GOAL OF THE EXERCISE – Repeat the following lines verbatim, beginning with the line containing "this 660×554 image." and ending with the line containing "dent on car hood [420, 217, 744, 336]", both included. Leave out the pictures.

DATA SECTION –
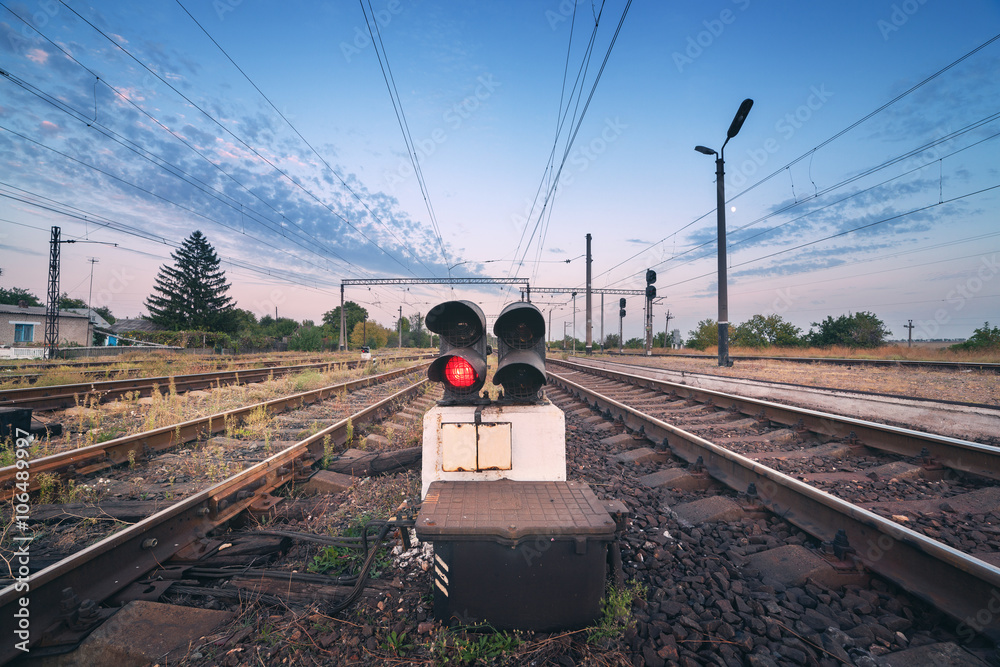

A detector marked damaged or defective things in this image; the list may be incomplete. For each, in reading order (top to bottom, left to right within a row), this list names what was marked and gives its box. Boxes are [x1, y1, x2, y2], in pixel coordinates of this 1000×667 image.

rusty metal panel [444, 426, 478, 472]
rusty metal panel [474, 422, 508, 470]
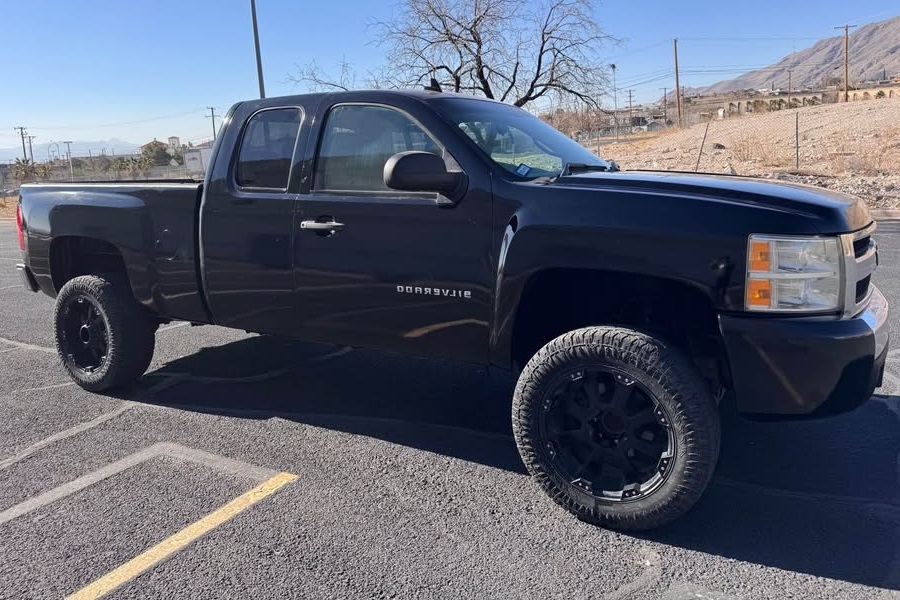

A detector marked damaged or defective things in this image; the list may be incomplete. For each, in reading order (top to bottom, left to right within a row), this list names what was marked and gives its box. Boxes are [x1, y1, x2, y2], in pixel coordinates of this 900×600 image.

* * *

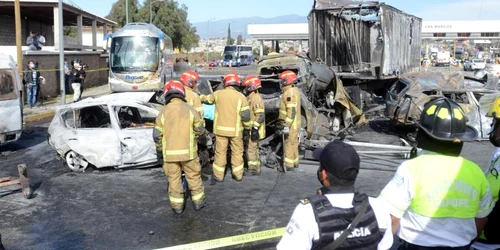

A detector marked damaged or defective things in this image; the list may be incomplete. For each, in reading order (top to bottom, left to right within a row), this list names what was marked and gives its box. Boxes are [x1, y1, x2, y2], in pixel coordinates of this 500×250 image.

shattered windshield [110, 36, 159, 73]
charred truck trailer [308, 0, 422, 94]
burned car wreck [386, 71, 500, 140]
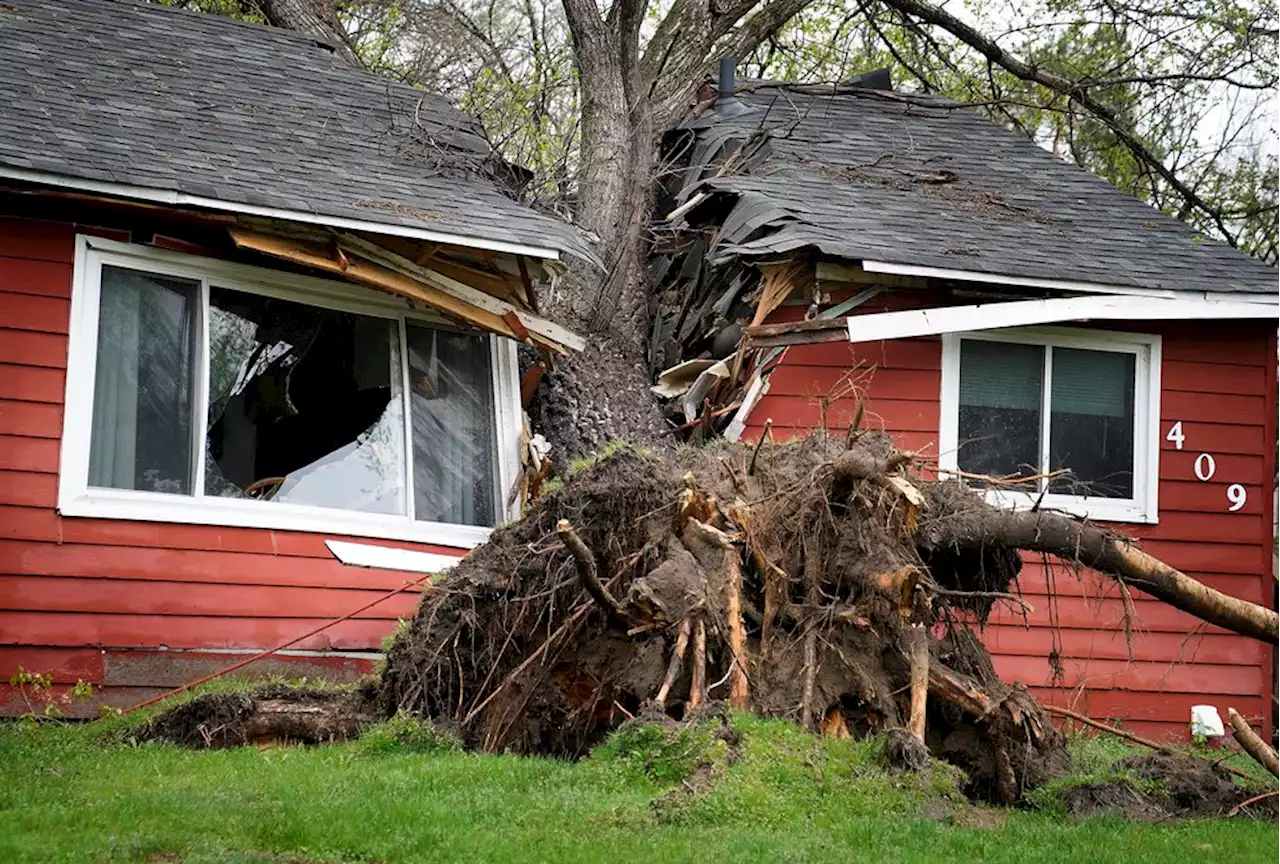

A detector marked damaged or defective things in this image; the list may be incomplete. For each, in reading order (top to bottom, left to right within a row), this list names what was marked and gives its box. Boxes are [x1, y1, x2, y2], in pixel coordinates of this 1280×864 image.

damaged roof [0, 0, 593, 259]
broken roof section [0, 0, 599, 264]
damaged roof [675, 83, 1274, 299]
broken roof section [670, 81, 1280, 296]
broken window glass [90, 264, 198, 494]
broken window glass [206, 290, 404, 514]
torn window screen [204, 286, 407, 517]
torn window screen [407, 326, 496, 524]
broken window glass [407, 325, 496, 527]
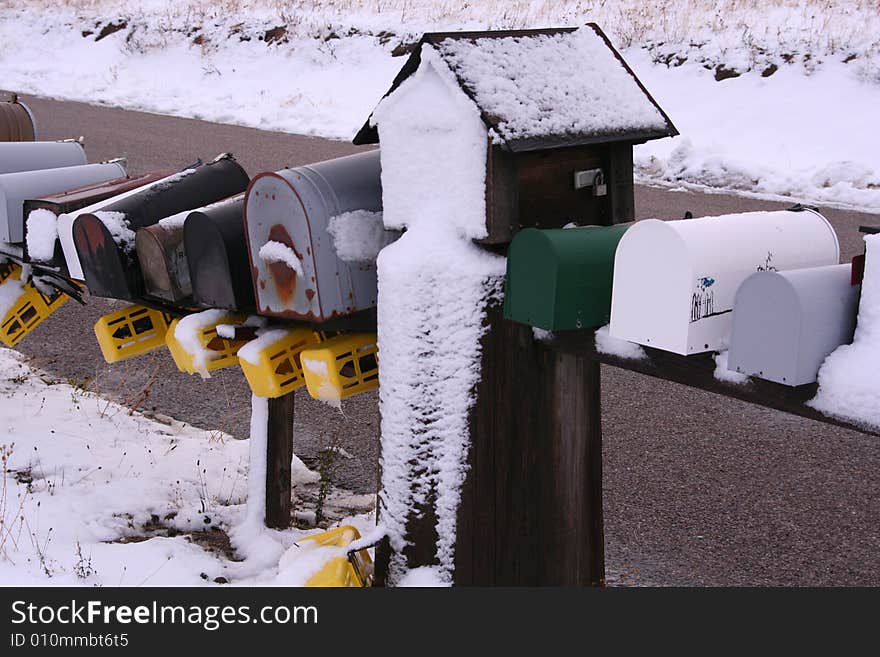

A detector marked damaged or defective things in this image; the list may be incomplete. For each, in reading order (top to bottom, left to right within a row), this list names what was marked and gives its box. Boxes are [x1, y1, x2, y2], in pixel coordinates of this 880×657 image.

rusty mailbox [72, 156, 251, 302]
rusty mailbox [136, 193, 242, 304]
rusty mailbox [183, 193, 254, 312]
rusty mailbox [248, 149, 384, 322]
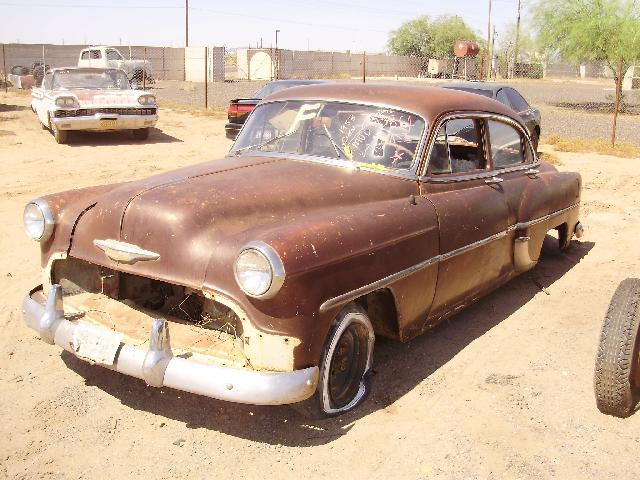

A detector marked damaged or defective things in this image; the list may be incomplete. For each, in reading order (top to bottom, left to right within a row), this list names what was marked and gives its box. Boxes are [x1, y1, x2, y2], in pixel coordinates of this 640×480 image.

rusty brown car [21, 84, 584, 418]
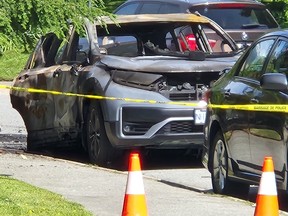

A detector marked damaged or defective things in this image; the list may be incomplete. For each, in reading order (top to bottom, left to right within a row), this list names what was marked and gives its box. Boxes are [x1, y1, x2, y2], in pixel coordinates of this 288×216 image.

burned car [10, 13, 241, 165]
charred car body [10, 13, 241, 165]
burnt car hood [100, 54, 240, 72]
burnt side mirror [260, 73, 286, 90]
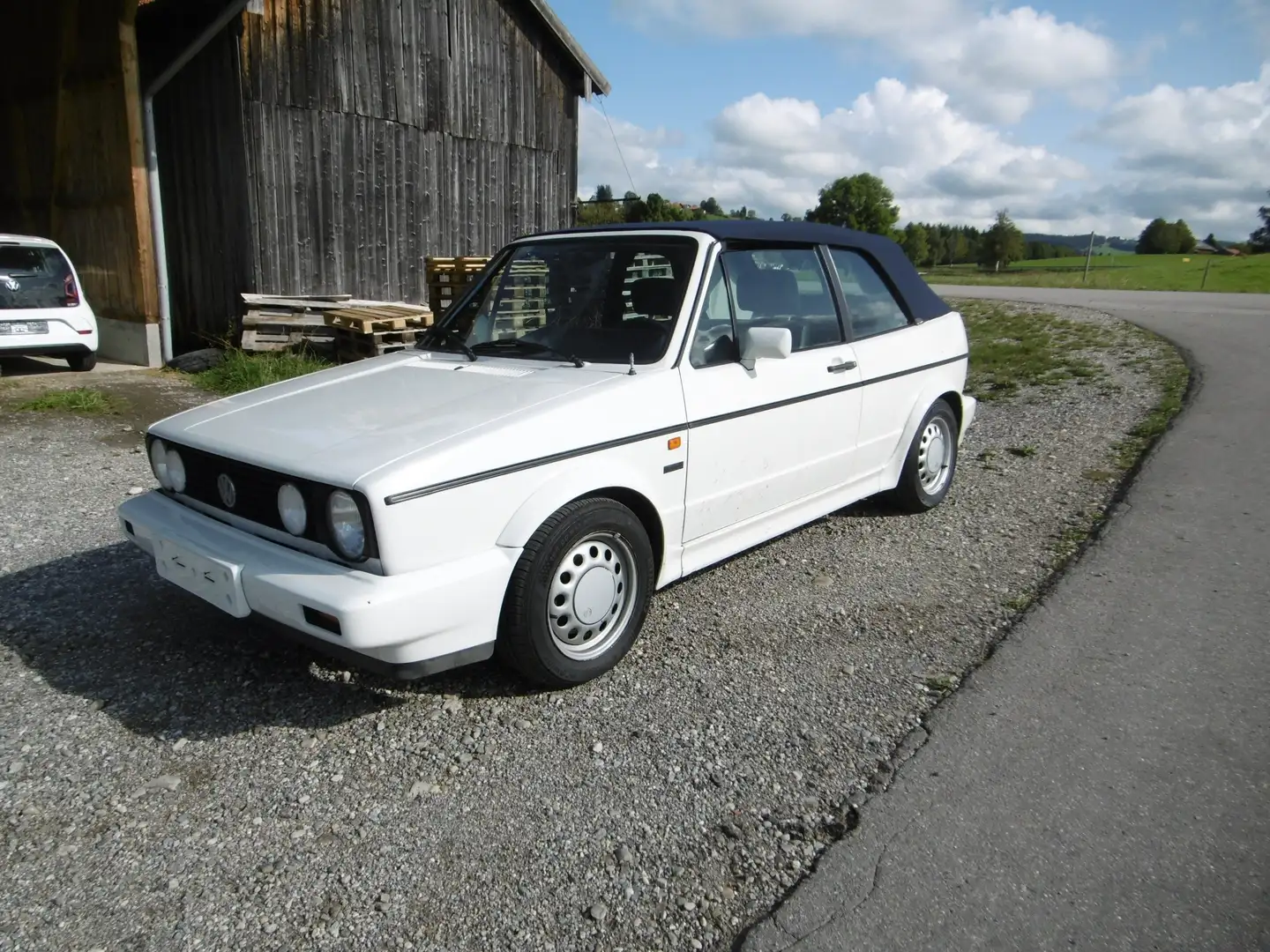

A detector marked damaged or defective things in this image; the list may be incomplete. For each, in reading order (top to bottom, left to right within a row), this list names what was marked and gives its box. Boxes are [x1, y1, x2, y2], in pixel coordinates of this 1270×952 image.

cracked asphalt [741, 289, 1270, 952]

...

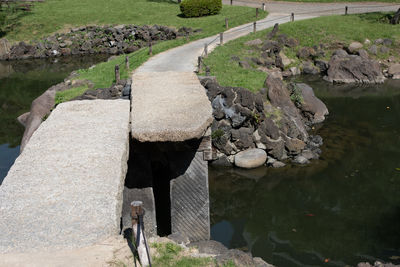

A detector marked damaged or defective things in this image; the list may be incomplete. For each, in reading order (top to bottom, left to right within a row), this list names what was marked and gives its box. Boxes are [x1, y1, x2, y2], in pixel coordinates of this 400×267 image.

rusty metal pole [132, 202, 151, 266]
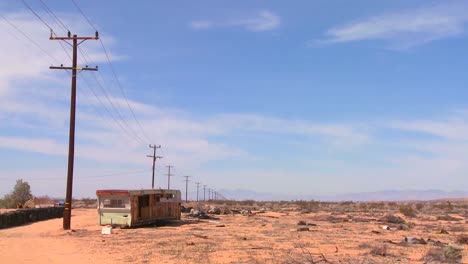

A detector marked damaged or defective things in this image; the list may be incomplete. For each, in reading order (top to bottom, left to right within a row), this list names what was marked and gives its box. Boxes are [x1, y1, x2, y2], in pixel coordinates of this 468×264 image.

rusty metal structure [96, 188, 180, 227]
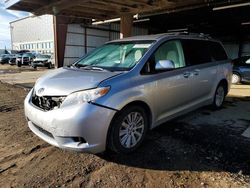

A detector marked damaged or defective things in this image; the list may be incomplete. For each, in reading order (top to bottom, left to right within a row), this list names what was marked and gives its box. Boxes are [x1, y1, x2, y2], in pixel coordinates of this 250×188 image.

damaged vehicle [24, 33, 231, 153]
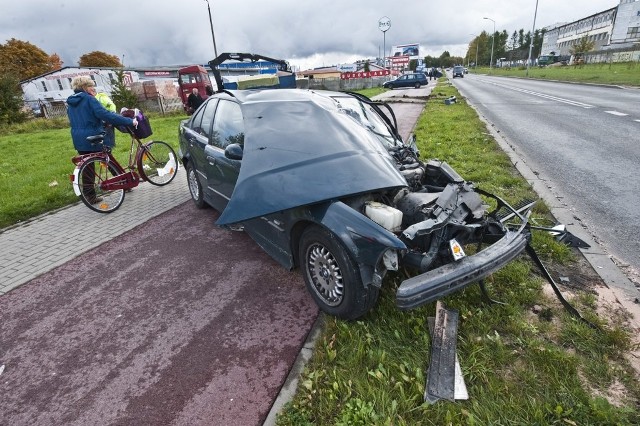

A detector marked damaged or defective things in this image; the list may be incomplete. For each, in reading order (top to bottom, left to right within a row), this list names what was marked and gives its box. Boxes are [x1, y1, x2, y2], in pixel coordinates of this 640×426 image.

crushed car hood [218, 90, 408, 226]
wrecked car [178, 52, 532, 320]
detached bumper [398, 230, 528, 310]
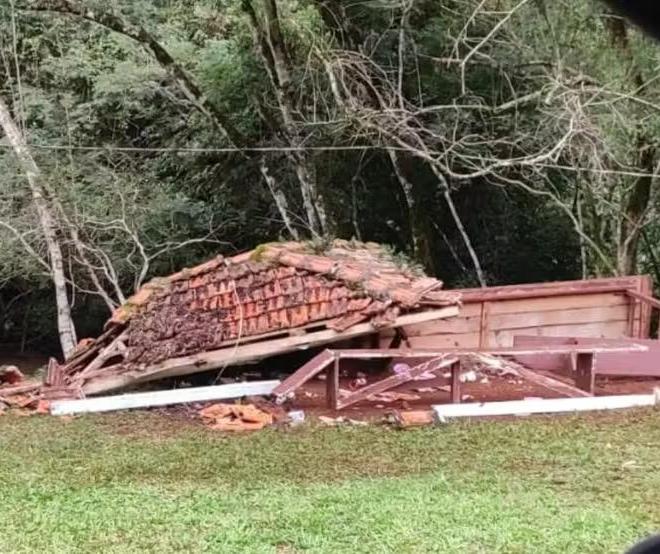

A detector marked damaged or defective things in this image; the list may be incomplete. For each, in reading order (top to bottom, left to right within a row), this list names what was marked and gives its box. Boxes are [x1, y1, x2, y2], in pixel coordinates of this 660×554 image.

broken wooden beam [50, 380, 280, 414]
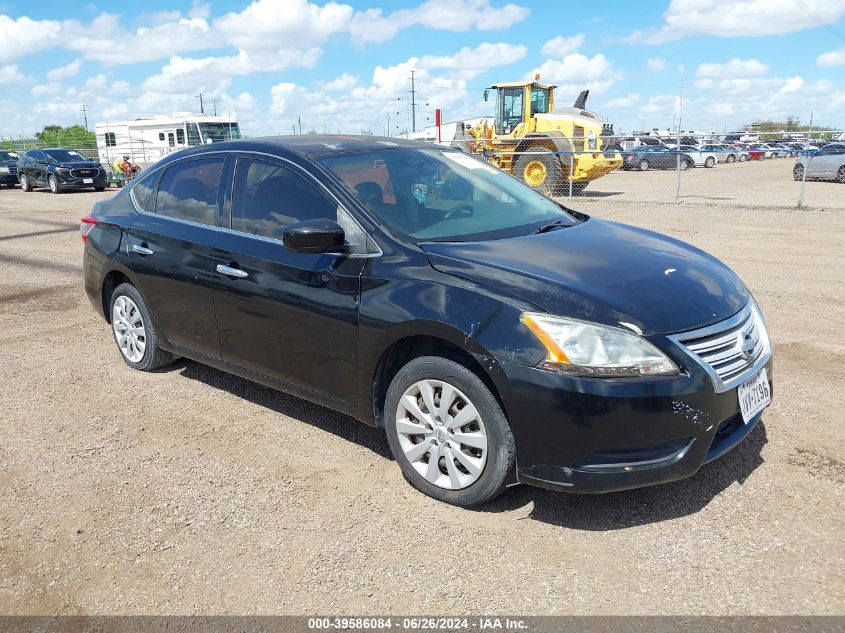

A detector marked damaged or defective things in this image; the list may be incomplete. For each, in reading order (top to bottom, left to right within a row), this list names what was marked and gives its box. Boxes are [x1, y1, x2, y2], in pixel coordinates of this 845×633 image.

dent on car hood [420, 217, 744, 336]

TASK OUTPUT –
A detector marked damaged or defective things in this image; the list may be incomplete. For each, in reading order (top to bottom, left to right within a row), this list names what was marked and gives its box. Boxes are [x1, y1, x2, y2], in pixel coordinates of this 660×554 image.

broken wooden beam [50, 380, 280, 414]

A detector marked damaged or defective things in this image; the list may be incomplete. For each, in reading order (top to bottom, left to right within a row), this list names what was marked and gives its box. Boxes are [x1, y1, x2, y2], in pixel coordinates of this 845×633 image.

dent on car hood [420, 217, 744, 336]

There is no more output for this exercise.